Two people who stayed in bad marriages only until something that seemed better came along do not have a strong chance of making it as a couple. Each of you needs to grow up, a lot. Commit to being single--if your marriage ends--for at least a couple of years, to get to know yourself, to give yourself the time and energy to focus on your kids b/c they will need it. You cannot even imagine how much they will benefit from having you, clear-eyed and focused and no longer in an unsatisfactory marriage--fully engaged in their lives. 

Be prepared b/c nothing will feel more "wrong" than parting from your old flame. It just "feels" so right, correct? So do a lot of things that are really, really bad ideas. You cannot depend on your feelings for this. Accept that you have contributed much to your own unhappiness (by tolerating a less-than-satisfactory marriage and not doing anything about it for solong). Accept that you need to go through a lot of steps to get clear on anything, b/c you've allowed this affair to cloud your judgment. 
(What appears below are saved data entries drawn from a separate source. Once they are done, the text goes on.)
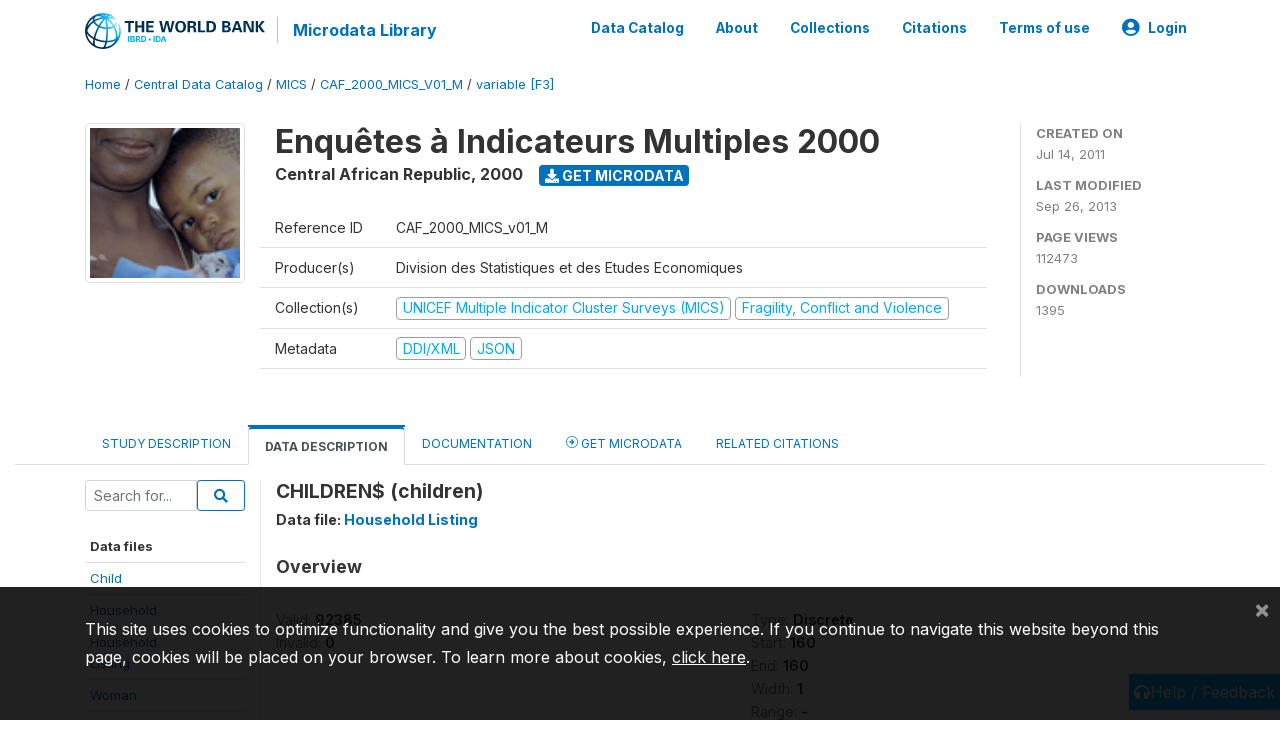

--- FILE ---
content_type: application/javascript; charset=utf-8
request_url: https://by2.uservoice.com/t2/136660/web/track.js?_=1768909854334&s=0&c=__uvSessionData0&d=eyJlIjp7InUiOiJodHRwczovL21pY3JvZGF0YS53b3JsZGJhbmsub3JnL2luZGV4LnBocC9jYXRhbG9nLzY3OC92YXJpYWJsZS9GMy9WNDM2P25hbWU9Y2hpbGRyZW4iLCJyIjoiIn19
body_size: 34
content:
__uvSessionData0({"uvts":"83d455b5-3086-4d80-6893-7587e8b97633"});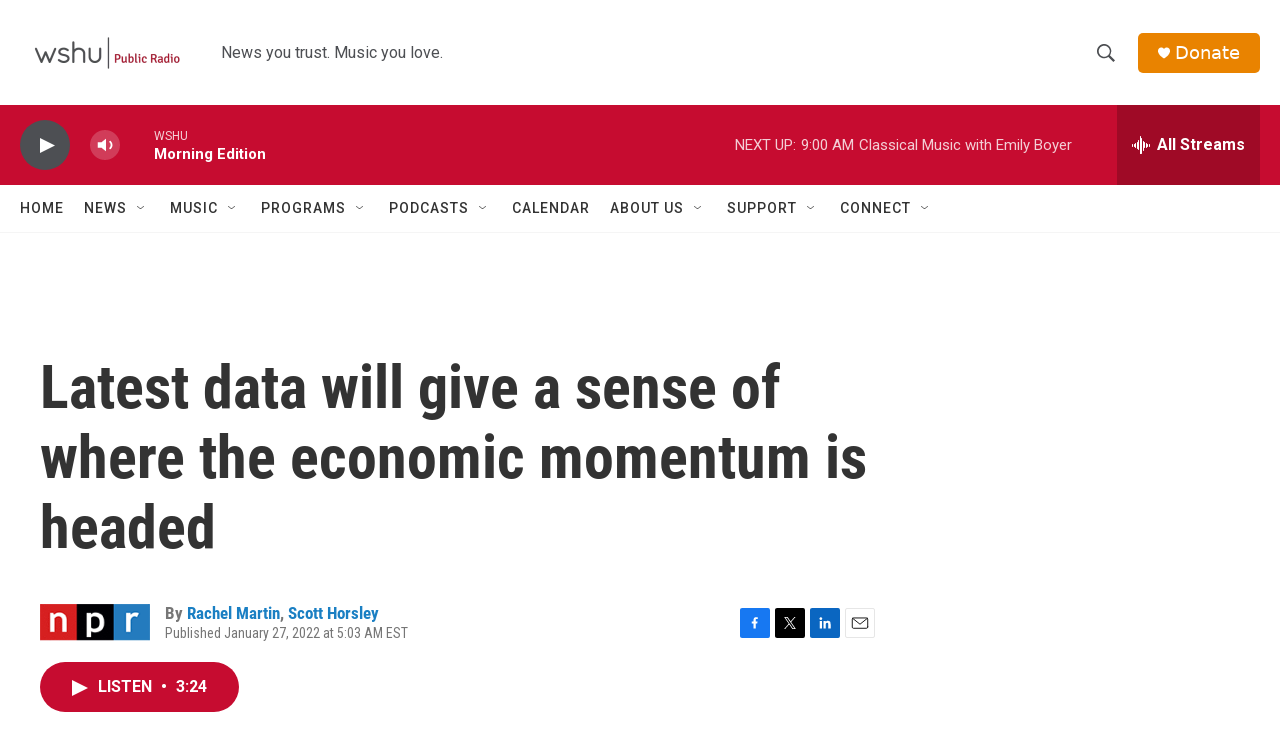

--- FILE ---
content_type: text/html; charset=utf-8
request_url: https://www.google.com/recaptcha/api2/aframe
body_size: 265
content:
<!DOCTYPE HTML><html><head><meta http-equiv="content-type" content="text/html; charset=UTF-8"></head><body><script nonce="KeS2CTiH0FE0aHo6HI_9qw">/** Anti-fraud and anti-abuse applications only. See google.com/recaptcha */ try{var clients={'sodar':'https://pagead2.googlesyndication.com/pagead/sodar?'};window.addEventListener("message",function(a){try{if(a.source===window.parent){var b=JSON.parse(a.data);var c=clients[b['id']];if(c){var d=document.createElement('img');d.src=c+b['params']+'&rc='+(localStorage.getItem("rc::a")?sessionStorage.getItem("rc::b"):"");window.document.body.appendChild(d);sessionStorage.setItem("rc::e",parseInt(sessionStorage.getItem("rc::e")||0)+1);localStorage.setItem("rc::h",'1768909825049');}}}catch(b){}});window.parent.postMessage("_grecaptcha_ready", "*");}catch(b){}</script></body></html>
And, while it is easy to say that being young and immature drove you apart 12 years ago, remember that what you feel now is a reflection of the memory of your good times back then, an escape from the present into the past. Your tolerance for the marriages is the biggest sign that you are not ready to commit to anyone new--you need to address those issues in yourselves. Let go of each other and face your commitments and realities. Too much is at stake to do otherwise.


----------



## major misfit (Oct 17, 2010)

:iagree:


----------